++++ Extrait

Au moins 5 semaines.
Au moins 5 semaines.

Simple et fonctionnelle, notre cabine mesure 5,20 m de long pour 2,40 de large, soit un peu moins que la superficie habitable de notre motorhome, sauf qu’ici, nous en avons deux (cabines, hein, faut suivre) et donc quatre lits de nonante centimètres de large. Pour Catherine, c’est une révolution, elle double ainsi son espace nocturne (pour mémoire, le lit en capucine ne mesurait que 1,25 mètre de large) tandis que pour moi, c’est la dèche, j’aurai vite l’impression d’être dans un caisson : les rebords censés me protéger d’une chute constitueront autant d’obstacles sur lesquels me cogner alors que, franchement, je préfère emboutir ma douce épouse. Etant les seuls passagers à bord, nous investissons par ailleurs toute la salle de détente des officiers, ces derniers restants habituellement dans leurs quartiers. D’ailleurs, ils terminent déjà leur dîner, mais nous sommes invités à passer à table dans leur mess. Les petites assiettes sont mises dans les grandes, et Sonny, notre steward, nous sert à table comme dans les grands hôtels. Catherine organise et range ensuite les chambres alors que je joue au Bingo avec les kets qui jonglent de manière impressionnante avec les chiffres. Depuis des mois, quand leurs jeux dégénèrent, je les fais s’assoir et compter jusqu’à 50, 100, 150. Valentin excelle en la matière, il est déjà arrivé à 250, c’est donc logiquement lui qui gagne la première partie. Pendant que nous soupons, le navire appareille et va s’ancrer dans l’estuaire du Rio de la Plata dont les eaux sont bien calmes et nous nous endormons facilement.

++++++++
++++ Lignes de données

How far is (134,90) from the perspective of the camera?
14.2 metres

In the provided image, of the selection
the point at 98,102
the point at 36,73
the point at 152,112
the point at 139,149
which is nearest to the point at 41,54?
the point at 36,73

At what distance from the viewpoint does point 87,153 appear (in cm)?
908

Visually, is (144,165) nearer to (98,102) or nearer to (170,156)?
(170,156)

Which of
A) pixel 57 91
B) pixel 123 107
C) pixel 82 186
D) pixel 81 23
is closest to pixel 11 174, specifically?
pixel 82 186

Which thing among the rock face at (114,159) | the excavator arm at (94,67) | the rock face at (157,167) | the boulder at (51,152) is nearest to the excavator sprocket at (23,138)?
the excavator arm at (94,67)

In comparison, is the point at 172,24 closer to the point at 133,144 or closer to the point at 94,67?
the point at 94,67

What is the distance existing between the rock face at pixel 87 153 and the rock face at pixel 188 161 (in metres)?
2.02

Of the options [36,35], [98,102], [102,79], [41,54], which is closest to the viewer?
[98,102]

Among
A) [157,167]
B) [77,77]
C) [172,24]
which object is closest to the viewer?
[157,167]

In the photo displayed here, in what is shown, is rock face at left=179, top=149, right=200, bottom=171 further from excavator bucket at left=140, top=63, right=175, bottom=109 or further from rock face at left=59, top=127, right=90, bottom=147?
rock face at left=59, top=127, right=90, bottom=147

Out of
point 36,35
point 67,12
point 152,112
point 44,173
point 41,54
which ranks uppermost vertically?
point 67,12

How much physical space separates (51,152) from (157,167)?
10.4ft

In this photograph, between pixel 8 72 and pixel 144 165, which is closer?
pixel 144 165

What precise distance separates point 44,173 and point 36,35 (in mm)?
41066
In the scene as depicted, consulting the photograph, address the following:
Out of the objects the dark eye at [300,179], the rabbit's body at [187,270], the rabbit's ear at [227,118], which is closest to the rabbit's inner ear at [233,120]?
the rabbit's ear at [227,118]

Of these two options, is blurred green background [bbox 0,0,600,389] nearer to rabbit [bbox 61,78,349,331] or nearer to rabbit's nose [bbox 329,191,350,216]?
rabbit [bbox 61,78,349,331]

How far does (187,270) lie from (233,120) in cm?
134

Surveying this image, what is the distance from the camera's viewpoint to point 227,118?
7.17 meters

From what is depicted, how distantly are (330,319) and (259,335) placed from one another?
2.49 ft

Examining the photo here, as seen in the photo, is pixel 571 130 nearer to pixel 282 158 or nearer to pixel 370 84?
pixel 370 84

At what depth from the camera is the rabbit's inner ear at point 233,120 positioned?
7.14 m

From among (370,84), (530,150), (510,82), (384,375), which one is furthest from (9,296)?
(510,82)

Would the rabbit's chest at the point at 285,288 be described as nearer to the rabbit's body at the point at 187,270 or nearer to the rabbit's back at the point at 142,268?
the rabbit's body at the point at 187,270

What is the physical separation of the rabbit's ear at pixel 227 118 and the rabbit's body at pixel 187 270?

++++++++

* Consigne A: D'après l'extrait, quel est le nom du steward qui sert les passagers à table ?
* Consigne B: Indiquez combien de lignes des entrées contiennent la chaîne « between », en tenant compte de la casse, et ne donnez que ce nombre.

* Réponse rédigée A: Sonny.

* Réponse rédigée B: 2